A Glimmer; A Way Forward
Consider the following. I have a potentially livable source of income with my techie skills and political connections, and if I can make myself enough of a commodity I think I can keep from having to work for anything i really don't dig, at least in anything exceeding the capacity of a pure technician.
This isn't really what I want to do with my life in the long run, but it works and I enjoy helping good people and causes get a lot out of this old internet.
So that's a way to live which will give me time and space to do other things if I want, or if I want to work more I can probably even save up some money. Let's call that idling. Idling isn't going to cut it, but it's there. Bracket that for now, and let's assume that questions of survival are academic.
What I want -- apart from what I know is possible -- is a much more interesting (difficult) question. (1000 words total)
When I really think about this sort of stuff I always get extremely meta. The pressing questions are really on the level of "how do you want to be?" I'm thinking of Staruday's conversation when Christine asked me if I still considered myself an artist. It reminds me of another time, and it makes me want to be able to say yes to that question, because it has always felt good what I have done that.
I wanna be an artist. I'm not entirely sure of this, but it feels kindof right. To cut to the quick, this is a moral issue. On my friendter profile I've listed my occupation as "Velvet Revolutionary," and if you want to talk about artistic/political crossovers you can't get much better than Vaclav Havel. Without getting egomaniacal, those are huge shoes to fill, but the general model of establishing social, cutural and ethical capital through artistic endeavors and then turning that towards actionable political ends seems generally appealing.
Accepting the moral challenge of "being an artist" is a risk. Nothing ventured nothing gained, this is true, but I'm not sure if this risk is really the one I'm looking for. The world of "art" as currently concieved is a raging maelstrom of insignificace. It is not socially or culturally material. It exists chiefly through largess of the upper-upper class. I am not inclined to climb that ladder.
But then again I'm not inclined towards shimmying up anyone's ladder. It's not in my nature. I've yet to encounter an institution or arena of human endeavor that's much bigger than a few hundred people which I can really admire and respect. Perhaps my standards are unrealistically high, but I'm sick of situations overrun with dumb rich kids and people who get off on ascending one hierarchy or another. I'm sick of wannabe revolutionaries who haven't thought it through, of greedy pirate utopians and associated attention whores.
Maybe this is why I haven't yet gotten much traction here in NYC. I just don't know where it's at, and my attitude is generally pretty poor. But it's fucking depressing. To the best of my knowledge, I've been bouncing around some of the better enclaves of this country for the sorts of things I'm interested in, and I've yet to really find anywhere I feel I fit, or anyone I really think I can follow.
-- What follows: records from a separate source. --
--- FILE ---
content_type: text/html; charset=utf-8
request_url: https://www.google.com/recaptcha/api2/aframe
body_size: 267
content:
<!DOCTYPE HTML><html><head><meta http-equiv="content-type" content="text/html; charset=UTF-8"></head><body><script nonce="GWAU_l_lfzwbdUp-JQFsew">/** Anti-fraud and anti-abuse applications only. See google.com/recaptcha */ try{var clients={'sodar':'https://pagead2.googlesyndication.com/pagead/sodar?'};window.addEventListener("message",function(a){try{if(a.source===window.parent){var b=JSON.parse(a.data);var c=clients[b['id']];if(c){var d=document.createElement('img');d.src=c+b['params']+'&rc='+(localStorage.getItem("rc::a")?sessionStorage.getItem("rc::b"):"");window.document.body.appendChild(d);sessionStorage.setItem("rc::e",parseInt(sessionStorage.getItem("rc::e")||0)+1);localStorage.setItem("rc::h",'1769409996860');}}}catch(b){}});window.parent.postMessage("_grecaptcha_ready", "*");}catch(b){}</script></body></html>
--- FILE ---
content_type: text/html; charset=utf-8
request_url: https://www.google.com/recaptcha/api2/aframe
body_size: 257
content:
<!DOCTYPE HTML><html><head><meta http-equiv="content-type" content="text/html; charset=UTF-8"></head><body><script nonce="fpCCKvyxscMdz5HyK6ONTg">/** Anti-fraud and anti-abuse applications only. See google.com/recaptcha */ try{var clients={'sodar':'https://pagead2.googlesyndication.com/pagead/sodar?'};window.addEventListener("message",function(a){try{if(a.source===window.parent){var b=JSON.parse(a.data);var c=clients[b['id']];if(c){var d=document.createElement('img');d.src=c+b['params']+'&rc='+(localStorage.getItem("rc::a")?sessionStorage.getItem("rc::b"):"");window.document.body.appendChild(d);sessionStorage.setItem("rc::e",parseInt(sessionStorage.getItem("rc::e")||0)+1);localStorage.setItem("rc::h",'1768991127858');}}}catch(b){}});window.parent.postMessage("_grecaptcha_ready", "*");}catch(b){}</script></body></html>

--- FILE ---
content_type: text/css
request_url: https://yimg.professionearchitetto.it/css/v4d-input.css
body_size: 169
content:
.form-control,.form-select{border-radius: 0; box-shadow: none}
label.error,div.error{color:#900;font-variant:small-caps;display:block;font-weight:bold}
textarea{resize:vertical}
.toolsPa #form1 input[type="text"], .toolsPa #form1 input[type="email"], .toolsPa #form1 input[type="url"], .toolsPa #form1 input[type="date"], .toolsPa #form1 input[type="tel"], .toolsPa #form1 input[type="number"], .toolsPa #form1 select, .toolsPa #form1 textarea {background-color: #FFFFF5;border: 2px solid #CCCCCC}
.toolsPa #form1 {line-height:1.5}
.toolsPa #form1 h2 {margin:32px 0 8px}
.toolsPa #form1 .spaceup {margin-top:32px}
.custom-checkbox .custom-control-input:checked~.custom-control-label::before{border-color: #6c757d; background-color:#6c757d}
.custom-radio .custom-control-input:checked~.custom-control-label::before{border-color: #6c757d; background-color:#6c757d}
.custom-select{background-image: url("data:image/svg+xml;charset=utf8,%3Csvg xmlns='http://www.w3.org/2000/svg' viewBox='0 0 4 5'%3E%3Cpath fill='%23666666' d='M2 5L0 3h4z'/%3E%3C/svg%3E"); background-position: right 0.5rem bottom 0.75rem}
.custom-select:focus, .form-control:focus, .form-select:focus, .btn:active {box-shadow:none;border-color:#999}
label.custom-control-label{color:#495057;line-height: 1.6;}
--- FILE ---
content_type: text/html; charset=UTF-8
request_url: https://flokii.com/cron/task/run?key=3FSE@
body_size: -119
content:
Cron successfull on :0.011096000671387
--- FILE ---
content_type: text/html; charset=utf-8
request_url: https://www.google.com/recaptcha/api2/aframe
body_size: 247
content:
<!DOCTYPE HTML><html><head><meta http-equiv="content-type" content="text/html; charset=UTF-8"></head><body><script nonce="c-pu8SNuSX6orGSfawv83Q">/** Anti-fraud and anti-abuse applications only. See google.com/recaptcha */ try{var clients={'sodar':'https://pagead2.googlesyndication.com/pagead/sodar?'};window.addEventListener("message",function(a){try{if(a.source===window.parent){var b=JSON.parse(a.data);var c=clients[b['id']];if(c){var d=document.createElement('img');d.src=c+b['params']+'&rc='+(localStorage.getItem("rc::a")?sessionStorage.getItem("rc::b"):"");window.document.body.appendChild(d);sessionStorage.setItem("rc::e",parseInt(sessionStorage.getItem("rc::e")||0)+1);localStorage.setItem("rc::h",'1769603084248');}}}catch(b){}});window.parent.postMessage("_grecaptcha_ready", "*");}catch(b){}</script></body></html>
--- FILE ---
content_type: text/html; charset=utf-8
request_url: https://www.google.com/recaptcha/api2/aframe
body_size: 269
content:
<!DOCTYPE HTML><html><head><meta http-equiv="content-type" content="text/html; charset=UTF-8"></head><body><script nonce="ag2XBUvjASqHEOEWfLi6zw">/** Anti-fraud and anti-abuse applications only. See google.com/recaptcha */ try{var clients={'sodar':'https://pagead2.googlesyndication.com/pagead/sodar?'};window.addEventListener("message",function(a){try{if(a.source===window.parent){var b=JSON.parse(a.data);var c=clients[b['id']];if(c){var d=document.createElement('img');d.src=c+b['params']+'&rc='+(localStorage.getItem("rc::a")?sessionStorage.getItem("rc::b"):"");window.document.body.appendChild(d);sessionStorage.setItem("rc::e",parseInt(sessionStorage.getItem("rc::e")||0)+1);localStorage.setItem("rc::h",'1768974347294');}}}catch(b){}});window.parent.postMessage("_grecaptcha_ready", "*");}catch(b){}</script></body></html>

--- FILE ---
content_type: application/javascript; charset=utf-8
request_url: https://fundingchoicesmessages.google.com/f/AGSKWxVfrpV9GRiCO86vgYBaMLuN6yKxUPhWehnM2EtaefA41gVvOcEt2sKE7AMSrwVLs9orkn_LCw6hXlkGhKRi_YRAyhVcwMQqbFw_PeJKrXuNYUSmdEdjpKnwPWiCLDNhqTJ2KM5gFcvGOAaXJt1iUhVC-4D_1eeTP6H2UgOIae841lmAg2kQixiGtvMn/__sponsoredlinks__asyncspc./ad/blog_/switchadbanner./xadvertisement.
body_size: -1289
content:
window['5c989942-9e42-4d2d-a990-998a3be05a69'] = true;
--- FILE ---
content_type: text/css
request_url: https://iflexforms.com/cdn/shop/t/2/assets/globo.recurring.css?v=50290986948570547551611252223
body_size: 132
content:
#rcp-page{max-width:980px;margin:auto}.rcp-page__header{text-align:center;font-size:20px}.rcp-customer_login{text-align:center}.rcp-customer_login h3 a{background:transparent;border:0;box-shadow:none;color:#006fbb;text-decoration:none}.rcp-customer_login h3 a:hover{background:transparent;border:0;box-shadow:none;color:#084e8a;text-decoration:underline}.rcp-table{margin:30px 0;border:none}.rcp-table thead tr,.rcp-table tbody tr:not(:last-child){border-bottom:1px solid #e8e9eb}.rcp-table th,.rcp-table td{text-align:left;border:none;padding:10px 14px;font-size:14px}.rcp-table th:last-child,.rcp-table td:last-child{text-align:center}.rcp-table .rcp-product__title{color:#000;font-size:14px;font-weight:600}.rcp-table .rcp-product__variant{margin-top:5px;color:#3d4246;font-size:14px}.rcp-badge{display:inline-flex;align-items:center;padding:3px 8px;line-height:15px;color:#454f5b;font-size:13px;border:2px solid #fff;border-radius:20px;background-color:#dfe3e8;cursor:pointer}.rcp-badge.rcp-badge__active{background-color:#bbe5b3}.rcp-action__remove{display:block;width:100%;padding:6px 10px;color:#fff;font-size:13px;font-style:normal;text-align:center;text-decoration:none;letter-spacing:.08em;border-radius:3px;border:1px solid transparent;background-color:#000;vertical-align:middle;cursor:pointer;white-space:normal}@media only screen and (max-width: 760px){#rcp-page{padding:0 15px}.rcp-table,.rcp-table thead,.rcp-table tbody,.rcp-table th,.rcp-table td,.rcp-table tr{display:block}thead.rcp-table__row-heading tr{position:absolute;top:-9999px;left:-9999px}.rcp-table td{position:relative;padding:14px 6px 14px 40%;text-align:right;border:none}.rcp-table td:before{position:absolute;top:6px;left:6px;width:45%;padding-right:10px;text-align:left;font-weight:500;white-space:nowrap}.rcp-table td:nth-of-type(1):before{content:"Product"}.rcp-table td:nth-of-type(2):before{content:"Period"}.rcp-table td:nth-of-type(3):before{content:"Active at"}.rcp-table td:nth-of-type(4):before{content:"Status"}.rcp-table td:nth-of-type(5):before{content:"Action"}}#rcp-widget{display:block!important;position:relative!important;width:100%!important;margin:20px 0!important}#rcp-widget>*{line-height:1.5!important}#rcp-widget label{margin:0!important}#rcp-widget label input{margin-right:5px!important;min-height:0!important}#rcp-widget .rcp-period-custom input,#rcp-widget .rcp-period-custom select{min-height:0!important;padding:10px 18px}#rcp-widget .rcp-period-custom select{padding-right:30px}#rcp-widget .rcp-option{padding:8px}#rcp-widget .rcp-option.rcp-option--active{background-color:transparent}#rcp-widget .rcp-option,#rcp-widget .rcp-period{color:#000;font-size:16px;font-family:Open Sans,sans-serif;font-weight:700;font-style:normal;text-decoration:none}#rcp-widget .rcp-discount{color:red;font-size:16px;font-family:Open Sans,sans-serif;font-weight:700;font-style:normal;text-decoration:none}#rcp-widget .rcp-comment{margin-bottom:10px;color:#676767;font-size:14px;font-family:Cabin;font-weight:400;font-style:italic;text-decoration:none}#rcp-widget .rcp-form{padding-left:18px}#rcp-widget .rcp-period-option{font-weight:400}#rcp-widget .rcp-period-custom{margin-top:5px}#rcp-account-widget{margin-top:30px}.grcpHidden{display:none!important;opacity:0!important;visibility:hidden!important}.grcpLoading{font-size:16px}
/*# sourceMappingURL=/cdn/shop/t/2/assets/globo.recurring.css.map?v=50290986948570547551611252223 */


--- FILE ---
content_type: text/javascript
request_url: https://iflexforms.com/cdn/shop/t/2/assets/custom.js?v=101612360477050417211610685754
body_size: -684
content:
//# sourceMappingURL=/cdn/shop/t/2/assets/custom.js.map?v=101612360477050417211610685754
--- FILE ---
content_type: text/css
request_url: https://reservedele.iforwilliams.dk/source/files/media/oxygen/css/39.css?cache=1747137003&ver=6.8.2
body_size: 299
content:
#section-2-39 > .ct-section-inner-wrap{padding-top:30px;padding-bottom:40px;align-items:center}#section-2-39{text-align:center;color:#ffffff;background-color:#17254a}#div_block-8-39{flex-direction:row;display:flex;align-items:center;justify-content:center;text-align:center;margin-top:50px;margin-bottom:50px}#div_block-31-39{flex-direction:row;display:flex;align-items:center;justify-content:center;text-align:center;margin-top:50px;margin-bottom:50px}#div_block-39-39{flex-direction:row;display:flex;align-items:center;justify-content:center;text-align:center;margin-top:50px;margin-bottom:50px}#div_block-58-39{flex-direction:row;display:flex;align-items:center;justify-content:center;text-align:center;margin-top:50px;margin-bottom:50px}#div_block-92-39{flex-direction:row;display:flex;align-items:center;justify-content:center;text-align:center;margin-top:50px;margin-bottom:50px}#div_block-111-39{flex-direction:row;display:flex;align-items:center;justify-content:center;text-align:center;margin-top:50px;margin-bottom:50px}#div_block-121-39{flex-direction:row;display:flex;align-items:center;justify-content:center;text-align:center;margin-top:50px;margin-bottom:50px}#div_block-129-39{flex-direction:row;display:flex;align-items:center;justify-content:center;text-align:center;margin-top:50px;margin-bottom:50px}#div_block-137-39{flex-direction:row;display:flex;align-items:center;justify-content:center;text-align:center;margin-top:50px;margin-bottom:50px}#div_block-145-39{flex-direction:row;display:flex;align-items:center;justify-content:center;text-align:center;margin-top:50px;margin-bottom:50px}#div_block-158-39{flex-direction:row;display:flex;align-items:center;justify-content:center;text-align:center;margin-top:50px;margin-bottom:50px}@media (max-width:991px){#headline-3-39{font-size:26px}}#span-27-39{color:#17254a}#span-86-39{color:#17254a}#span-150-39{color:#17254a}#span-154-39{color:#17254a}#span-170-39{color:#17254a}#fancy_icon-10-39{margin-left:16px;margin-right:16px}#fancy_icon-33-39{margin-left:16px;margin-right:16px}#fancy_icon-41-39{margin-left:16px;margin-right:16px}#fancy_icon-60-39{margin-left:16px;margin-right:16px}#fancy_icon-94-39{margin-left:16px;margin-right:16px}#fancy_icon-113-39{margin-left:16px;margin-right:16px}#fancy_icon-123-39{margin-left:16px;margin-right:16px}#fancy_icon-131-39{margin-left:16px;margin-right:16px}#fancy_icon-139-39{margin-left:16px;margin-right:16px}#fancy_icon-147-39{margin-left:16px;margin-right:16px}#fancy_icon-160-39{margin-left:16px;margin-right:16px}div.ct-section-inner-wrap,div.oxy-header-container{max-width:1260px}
This is hard. I can't do it alone, yet I don't have any contemporary models from which to draw strength, no footsteps to tread in which don't seem antiquated. There's great hope in Robert Owen's example, but that's 200 years old and no one's really picked up on it since then. There's great wisdom in some of the old hippy screeds like, "Enlightenment is getting off your tail and doing something," and "We are this season's people, and if we don't do it, it won't get done," but those are more motivational than directional. "In all fairness there is more than enough to go around," is a pretty cool general ethic, but the devil is still in the details.
It occurs to me that I've given relatively little time and energy to introspection lately, and that I've got to figure out how to make myself happy if I want to have any kind of shot at a good life. I guess that's what I'm trying to chew through here. I'm also lonely. That doesn't help any of this out. I'm in a desparately precarious position, personally. That's another big wordy piece, so I'll leave it at that for the moment.
To sum up, I like telling people I'm an artist, but I don't like the position which art currently occupies in the world. I want to influence the political process, but I don't want to call myself a politician or have to put up with the BS of working through those systems myself. I want to make use of the still breaking tech reformation, but I don't want to be tied into the role of technician.
Where that leaves me, I'm not sure. Still stuck in the middle. I'm not-so-secretly hoping that The Road Trip will shake some things loose, but I'm not counting on it.
Well, there's not much for it but to keep breathing and living and striving and sweating. Life is holy and every moment precious. Time to get vested.